Convert all of the data below into a numbered list, omitting the blank lines and the picture markers.
##############################
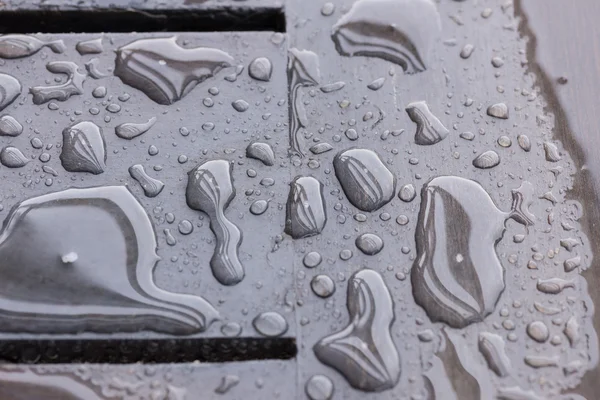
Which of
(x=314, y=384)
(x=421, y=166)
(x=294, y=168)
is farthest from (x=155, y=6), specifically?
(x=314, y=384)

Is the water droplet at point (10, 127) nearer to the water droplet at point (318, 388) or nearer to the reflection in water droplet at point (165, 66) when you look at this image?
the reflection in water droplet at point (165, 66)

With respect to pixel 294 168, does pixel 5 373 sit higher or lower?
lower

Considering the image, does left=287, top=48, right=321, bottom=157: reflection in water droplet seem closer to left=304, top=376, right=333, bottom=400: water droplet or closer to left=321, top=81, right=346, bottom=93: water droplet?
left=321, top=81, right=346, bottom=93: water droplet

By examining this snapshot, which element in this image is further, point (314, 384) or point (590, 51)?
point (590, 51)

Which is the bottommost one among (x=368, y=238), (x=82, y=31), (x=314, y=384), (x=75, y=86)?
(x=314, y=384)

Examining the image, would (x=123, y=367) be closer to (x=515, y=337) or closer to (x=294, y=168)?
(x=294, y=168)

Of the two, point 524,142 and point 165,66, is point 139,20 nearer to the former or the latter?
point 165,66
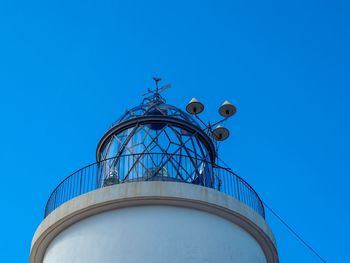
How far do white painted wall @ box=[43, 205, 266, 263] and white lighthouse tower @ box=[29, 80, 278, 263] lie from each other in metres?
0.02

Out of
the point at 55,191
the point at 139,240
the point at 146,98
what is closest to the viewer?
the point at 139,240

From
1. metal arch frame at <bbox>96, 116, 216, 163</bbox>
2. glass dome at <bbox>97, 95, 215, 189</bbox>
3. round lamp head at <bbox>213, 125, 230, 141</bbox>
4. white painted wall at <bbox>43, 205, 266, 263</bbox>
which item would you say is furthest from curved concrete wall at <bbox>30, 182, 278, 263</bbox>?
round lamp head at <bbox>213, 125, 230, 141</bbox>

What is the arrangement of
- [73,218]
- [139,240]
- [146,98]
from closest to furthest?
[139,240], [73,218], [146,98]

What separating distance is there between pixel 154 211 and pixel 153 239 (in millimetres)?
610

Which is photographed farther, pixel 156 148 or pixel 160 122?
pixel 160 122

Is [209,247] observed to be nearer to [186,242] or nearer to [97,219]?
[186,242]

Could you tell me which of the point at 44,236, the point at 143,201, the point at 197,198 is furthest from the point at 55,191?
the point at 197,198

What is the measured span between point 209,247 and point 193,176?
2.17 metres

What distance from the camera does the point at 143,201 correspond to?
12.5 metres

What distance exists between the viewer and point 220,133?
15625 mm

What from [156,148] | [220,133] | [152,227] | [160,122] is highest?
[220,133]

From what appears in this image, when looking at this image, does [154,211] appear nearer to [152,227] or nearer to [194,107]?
##############################
• **REPLY TO THE TASK**
1. Which of
2. (x=314, y=384)
3. (x=421, y=166)
4. (x=294, y=168)
5. is farthest from (x=155, y=6), specifically?
6. (x=314, y=384)
7. Is the water droplet at point (10, 127) nearer to the water droplet at point (318, 388) or nearer to the reflection in water droplet at point (165, 66) when you look at this image?
8. the reflection in water droplet at point (165, 66)
9. With respect to pixel 294 168, does pixel 5 373 sit higher or lower?
10. lower
11. Considering the image, does left=287, top=48, right=321, bottom=157: reflection in water droplet seem closer to left=304, top=376, right=333, bottom=400: water droplet or closer to left=321, top=81, right=346, bottom=93: water droplet?
12. left=321, top=81, right=346, bottom=93: water droplet
13. By examining this snapshot, which element in this image is further, point (314, 384) or point (590, 51)?
14. point (590, 51)
15. Which is the bottommost one among (x=368, y=238), (x=82, y=31), (x=314, y=384), (x=75, y=86)?
16. (x=314, y=384)
17. Examining the image, would (x=123, y=367) be closer to (x=515, y=337) or closer to (x=294, y=168)?
18. (x=294, y=168)
19. Of the two, point 524,142 and point 165,66, is point 139,20 nearer to the former or the latter?
20. point 165,66
21. How far do white painted wall @ box=[43, 205, 266, 263] and white lighthouse tower @ box=[29, 80, 278, 263] lie from each other in metres?
22. 0.02
23. Out of
24. the point at 55,191
25. the point at 139,240
26. the point at 146,98
27. what is closest to the viewer?
28. the point at 139,240
29. From
30. 1. metal arch frame at <bbox>96, 116, 216, 163</bbox>
31. 2. glass dome at <bbox>97, 95, 215, 189</bbox>
32. 3. round lamp head at <bbox>213, 125, 230, 141</bbox>
33. 4. white painted wall at <bbox>43, 205, 266, 263</bbox>
34. which item would you say is furthest from curved concrete wall at <bbox>30, 182, 278, 263</bbox>?
35. round lamp head at <bbox>213, 125, 230, 141</bbox>
36. What is the arrangement of
37. - [73,218]
38. - [139,240]
39. - [146,98]
40. from closest to furthest?
41. [139,240], [73,218], [146,98]
42. What separating distance is there between pixel 154 211 and pixel 153 239 (in millimetres)?
43. 610
44. Which is photographed farther, pixel 156 148 or pixel 160 122?
45. pixel 160 122
46. Is [209,247] observed to be nearer to [186,242] or nearer to [97,219]?
47. [186,242]
48. Could you tell me which of the point at 44,236, the point at 143,201, the point at 197,198 is furthest from the point at 55,191?
49. the point at 197,198
50. What is the measured span between point 209,247 and point 193,176?
51. 2.17 metres
52. What distance from the camera does the point at 143,201 correspond to?
53. 12.5 metres
54. What distance exists between the viewer and point 220,133?
55. 15625 mm
56. What from [156,148] | [220,133] | [152,227] | [160,122] is highest?
57. [220,133]
58. From what appears in this image, when looking at this image, does [154,211] appear nearer to [152,227] or nearer to [194,107]?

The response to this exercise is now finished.